その空色の目は、異様な光を放って佳音を見つめている。
「違う」
「え?えっと、何が?」
挙動不審になる佳音の視線を捉え、シライがぐぐっと顔を寄せた。
「すべて、全部、合っていることがひとつも無いほどに」
「そんなに!?」
ひとつひとつ言葉を区切るように言われ、佳音は叫ぶような声をあげた。
「そんなに、だ。まず佳音は生贄などではない」
「え?違うの?」
「違う。

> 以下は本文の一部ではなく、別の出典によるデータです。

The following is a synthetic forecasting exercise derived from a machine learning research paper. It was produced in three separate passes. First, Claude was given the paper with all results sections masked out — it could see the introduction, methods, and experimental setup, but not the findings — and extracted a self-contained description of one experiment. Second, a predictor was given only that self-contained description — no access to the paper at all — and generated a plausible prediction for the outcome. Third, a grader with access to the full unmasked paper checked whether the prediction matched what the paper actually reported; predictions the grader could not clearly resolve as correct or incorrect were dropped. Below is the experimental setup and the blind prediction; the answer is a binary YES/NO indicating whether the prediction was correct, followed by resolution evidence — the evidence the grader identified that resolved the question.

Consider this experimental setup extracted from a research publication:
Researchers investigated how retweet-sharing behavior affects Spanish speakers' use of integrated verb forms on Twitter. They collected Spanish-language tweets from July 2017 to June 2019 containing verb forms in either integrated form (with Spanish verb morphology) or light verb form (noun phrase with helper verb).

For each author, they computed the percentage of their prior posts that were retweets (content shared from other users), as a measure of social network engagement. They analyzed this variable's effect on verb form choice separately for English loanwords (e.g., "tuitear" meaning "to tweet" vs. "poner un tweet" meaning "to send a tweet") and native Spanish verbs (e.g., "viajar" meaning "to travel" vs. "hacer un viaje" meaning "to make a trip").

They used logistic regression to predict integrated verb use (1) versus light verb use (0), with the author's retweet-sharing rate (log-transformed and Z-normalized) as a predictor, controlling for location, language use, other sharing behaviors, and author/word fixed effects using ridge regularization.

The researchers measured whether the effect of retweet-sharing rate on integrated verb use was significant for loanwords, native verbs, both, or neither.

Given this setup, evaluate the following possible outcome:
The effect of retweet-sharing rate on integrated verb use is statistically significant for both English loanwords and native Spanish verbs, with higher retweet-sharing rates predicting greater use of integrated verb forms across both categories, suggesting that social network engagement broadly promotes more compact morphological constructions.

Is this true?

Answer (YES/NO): NO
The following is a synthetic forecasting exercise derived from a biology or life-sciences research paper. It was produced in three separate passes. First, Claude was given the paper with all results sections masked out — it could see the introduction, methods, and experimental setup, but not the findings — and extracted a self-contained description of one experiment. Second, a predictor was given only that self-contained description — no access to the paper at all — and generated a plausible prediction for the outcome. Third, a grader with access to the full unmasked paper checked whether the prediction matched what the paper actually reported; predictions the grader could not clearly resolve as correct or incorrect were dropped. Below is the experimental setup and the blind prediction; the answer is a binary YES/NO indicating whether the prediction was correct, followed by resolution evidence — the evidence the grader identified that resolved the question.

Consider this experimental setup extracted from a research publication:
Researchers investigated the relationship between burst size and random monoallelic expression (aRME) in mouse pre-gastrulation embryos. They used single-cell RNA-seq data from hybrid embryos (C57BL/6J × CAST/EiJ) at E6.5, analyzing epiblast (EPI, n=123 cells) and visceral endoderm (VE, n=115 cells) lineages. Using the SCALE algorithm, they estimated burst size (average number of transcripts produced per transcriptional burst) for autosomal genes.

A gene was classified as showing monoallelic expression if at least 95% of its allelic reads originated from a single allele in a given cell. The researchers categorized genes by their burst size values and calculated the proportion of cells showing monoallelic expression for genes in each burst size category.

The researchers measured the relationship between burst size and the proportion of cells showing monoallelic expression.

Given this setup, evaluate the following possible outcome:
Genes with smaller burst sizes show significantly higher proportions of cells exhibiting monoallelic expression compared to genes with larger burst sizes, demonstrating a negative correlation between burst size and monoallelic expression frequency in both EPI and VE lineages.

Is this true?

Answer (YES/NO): NO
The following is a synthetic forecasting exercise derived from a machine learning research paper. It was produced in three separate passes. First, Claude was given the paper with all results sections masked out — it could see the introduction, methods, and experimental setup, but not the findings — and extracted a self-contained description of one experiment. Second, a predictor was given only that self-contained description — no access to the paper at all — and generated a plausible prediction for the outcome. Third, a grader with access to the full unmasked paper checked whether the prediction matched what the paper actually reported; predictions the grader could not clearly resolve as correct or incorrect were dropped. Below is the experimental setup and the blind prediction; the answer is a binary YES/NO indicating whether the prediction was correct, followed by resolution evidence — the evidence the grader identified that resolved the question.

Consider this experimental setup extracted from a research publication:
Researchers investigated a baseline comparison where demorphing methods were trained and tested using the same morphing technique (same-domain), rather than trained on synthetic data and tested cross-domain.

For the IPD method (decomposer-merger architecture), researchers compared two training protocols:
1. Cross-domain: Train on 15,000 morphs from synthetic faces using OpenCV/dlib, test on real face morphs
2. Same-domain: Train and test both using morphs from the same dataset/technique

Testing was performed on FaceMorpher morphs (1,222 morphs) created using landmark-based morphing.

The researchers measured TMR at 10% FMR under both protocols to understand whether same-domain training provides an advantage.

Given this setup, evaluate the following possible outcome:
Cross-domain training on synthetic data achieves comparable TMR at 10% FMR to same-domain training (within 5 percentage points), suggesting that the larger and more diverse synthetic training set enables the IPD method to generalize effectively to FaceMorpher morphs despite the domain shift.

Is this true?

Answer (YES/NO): NO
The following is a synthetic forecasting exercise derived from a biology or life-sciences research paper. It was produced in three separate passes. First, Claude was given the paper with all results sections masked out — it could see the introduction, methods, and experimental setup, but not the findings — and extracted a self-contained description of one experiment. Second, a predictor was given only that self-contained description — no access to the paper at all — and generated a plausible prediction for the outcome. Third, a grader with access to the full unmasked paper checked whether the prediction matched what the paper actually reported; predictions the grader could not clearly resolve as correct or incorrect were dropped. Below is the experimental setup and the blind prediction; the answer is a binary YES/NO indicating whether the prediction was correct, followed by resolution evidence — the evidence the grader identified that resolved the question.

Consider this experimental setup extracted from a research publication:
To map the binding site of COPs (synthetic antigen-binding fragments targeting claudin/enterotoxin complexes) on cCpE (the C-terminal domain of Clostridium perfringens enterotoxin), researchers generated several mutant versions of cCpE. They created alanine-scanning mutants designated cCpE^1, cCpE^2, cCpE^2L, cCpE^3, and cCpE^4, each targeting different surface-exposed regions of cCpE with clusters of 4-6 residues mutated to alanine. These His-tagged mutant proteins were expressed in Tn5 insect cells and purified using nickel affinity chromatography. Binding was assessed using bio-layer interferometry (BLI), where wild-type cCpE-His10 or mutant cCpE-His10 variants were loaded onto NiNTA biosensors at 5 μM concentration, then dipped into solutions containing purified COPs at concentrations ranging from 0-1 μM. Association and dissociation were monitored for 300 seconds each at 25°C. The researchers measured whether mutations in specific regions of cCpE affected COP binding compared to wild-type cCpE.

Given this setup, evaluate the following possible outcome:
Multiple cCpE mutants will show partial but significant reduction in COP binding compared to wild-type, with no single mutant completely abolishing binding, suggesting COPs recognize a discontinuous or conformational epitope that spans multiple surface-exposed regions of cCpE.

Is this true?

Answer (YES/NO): NO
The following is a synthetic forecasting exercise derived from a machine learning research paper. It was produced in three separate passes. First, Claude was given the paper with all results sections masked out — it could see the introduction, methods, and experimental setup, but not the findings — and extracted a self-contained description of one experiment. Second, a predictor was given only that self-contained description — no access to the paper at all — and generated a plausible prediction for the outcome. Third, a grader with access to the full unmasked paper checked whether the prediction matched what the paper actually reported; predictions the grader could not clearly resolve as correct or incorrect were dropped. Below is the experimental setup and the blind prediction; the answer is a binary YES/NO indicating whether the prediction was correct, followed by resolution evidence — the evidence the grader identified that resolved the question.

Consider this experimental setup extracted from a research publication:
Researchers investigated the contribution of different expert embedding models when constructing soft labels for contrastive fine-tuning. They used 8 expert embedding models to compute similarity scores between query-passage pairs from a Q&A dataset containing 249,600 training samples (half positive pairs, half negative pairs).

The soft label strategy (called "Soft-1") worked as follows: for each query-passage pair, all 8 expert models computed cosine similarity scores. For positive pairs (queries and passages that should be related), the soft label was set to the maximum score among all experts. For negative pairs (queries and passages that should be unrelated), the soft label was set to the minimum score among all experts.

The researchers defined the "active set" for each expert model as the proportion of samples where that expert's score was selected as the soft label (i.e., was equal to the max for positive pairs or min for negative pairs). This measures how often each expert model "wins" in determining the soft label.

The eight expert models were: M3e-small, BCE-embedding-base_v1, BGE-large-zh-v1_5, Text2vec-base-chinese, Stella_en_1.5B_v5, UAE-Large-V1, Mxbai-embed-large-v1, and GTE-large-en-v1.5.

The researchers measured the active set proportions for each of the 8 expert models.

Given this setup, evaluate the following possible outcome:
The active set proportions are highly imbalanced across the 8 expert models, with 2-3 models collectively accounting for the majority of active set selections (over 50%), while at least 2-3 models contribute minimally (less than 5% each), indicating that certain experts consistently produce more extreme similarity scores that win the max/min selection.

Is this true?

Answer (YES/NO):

そのようなこと、考えたこともない」
きっぱりと言い切られ、佳音は瞳を瞬かせる。
「考えたこともない?じゃあ、最初から違うってこと?」
「ああ、その通り。佳音の勘違いだ」
「でも、シライのものになるって約束したよね?」
「それは、生贄にするという意味などでは、断じて無い!」
びりびりと響くような声で言われ、佳音は硬直した。
「そして佳音。オレが身籠らせたいのは、お前だ」
「は?へ?お、俺を身籠らせたい?」
嘘偽りは無いと染み込むように深い声で言うシライを、佳音は虚を突かれたように見つめる。
「ああ、その通りだ」
「でも俺、男だけど?」
真心を込め見つめ、自信を持って言い切るシライに、佳音は戸惑いの声をあげた。